Health

COVID 19 – are we close to the end of the corona pandemic?

In the past two years, most of us have been forced to contend with significant and unpredictable restrictions placed on our day-to-day activities. As a direct consequence of the event, millions of lives have been lost. As a result, the economy and the quality of life have suffered. This fact should, therefore, not be shocking that a sizable number of people continue to cling to the hope that the COVID-19 pandemic may soon end. People in these situations now have a reason to have hope in countries where restrictions have been loosened up or eliminated.

The increased transmissibility of the Omicron strain, as well as its capacity to avoid at least some of the protection offered by vaccines and previous infections, should serve as a reminder of how difficult it is to forecast how this pandemic would develop. Tedros Adhanom Ghebreyesus, the director general of the World Health Organization (WHO), stated a month ago that it is unwise to expect the Omicron strain to be the final variation and that we are in the end game of this epidemic.

We have not yet arrived at our destination. On the other hand, the finish line is in sight, “Tedros Adhanom Ghebreyesus, who serves as the World Health Organization (WHO)director general, spoke with reporters online. It is hypothesised that any new mutations will give rise to a disease even milder than Omicron. This is the case even if they do occur. Any evidence does not support this assertion. This would happen if the virus benefitted from producing a less severe illness and, as a result, increased the amount of time that its host was able to live.

During the days leading to symptoms, the SARS-CoV-2 virus is at its peak level of contagiousness. The majority of the symptoms that we’ve observed in individuals who have been hospitalised are the result of the host’s immune system reacting to the virus. Because the virus can overstimulate some immune cells, it is difficult to “turn them off” so that they will cease attacking healthy cells in addition to infected ones. This is because the virus can drive some immune cells to become infected themselves. The virus has already moved on to infect another host when the host begins to show signs of severe illness. We lucked out with Omicron being resistant to the virus since there is no selective pressure for the virus to grow less destructive over time.

The new COVID-19 strain will add another recurrent disease to the load already placed on healthcare systems and local populations. Infections caused by COVID-19 will persist, but the end of the pandemic is getting closer, according to a study published in The Lancet.

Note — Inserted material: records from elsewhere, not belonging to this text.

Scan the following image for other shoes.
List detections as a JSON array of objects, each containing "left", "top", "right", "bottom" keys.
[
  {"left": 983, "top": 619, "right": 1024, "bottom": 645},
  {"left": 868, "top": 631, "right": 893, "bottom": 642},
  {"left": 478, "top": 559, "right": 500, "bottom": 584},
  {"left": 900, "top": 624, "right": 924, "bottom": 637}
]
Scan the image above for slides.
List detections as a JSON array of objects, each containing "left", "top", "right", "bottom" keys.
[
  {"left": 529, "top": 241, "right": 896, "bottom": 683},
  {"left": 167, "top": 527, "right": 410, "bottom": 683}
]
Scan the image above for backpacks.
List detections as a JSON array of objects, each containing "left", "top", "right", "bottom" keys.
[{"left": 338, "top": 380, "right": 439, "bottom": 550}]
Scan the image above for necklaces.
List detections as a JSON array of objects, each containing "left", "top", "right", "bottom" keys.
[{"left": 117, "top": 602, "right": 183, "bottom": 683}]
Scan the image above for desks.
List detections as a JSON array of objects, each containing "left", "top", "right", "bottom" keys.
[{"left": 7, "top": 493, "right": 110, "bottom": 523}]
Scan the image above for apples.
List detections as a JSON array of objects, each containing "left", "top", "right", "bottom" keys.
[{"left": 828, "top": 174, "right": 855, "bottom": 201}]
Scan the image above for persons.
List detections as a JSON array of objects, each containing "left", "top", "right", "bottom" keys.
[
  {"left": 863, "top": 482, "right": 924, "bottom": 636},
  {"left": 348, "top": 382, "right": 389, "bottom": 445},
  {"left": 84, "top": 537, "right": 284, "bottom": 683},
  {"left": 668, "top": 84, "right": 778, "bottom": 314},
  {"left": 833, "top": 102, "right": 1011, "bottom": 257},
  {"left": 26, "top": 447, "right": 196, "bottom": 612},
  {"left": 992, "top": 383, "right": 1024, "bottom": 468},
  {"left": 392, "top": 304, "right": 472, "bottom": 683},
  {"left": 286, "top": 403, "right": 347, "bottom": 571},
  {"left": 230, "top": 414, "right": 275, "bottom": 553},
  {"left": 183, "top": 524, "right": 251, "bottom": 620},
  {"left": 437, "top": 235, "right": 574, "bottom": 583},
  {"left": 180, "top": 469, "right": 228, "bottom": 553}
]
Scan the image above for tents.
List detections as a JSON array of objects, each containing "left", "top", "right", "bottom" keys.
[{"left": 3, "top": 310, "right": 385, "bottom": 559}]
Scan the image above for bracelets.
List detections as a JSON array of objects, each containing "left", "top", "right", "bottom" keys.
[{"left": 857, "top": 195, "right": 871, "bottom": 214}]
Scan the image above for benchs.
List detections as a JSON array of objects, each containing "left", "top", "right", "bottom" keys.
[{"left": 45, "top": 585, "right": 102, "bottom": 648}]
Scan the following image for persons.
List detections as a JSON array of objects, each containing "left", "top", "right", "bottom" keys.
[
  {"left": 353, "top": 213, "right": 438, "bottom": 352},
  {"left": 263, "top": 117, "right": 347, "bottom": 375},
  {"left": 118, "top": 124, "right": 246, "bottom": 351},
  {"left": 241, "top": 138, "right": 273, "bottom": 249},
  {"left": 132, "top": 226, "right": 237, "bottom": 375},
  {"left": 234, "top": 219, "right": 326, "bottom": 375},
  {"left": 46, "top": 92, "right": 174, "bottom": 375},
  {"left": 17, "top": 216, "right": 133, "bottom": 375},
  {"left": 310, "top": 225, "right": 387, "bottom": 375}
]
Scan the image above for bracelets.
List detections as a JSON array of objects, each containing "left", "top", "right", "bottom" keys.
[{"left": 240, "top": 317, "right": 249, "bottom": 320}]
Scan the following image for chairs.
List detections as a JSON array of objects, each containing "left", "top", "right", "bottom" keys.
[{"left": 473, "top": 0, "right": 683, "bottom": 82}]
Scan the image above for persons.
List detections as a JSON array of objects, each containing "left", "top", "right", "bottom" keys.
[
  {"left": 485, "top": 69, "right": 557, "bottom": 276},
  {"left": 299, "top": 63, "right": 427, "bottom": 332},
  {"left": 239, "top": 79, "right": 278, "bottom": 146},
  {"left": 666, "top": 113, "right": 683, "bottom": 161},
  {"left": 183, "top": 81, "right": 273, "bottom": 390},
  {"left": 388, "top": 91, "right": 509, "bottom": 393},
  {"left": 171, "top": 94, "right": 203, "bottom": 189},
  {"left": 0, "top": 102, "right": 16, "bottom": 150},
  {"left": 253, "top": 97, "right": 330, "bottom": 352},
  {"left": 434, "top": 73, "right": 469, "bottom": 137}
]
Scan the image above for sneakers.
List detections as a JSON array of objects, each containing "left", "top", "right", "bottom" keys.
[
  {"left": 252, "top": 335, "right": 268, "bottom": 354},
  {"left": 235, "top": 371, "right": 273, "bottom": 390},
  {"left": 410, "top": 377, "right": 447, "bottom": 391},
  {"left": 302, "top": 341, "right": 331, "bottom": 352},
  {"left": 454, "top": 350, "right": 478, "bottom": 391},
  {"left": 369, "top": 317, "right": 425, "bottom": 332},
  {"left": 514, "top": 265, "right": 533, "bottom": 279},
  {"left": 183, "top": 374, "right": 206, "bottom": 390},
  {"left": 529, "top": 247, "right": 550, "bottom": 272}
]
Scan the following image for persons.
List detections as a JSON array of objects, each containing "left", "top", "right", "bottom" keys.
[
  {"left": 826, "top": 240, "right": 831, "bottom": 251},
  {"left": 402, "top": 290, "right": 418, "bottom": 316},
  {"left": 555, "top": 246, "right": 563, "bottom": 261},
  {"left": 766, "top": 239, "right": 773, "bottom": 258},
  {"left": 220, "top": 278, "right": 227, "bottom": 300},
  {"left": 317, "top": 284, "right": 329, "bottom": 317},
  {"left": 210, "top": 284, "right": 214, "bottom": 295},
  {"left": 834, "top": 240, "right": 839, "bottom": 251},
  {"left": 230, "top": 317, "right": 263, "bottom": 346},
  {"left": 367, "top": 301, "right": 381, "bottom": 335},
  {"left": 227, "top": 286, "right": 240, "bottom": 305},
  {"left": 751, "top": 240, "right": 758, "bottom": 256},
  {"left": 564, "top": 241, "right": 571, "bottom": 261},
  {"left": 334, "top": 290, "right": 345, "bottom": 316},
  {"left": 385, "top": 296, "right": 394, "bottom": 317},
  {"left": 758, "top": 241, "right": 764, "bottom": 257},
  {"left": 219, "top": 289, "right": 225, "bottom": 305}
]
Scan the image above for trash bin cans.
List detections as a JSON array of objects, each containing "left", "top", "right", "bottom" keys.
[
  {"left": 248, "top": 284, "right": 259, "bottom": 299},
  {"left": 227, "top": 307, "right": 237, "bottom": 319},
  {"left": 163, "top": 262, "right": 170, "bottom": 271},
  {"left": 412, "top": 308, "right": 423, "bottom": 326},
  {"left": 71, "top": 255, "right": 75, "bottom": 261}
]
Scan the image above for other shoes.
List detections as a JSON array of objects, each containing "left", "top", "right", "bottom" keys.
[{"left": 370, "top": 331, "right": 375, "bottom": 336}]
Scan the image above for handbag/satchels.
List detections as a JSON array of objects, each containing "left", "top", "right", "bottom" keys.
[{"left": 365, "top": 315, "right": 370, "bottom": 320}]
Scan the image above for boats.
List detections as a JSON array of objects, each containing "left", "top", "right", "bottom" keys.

The study stated that “after the Omicron wave, COVID-19 will return, but the pandemic will not,” which means the pandemic will not continue.

“Covid-19 will turn into another recurrent disease that countries and their health care systems will have to deal with. According to the research, the time when governments and communities had to take extreme measures to prevent the spread of SARS-CoV-2 is coming to an end.

The study elaborated that the virus will continue to be passed from person to person, saying, “Immunity will wear off over time, whether it was acquired by infection or vaccination, which will leave open the door for further SARS-CoV-2 transmission. Because seasonality is involved, governments should prepare for higher potential transmission rates during winter.”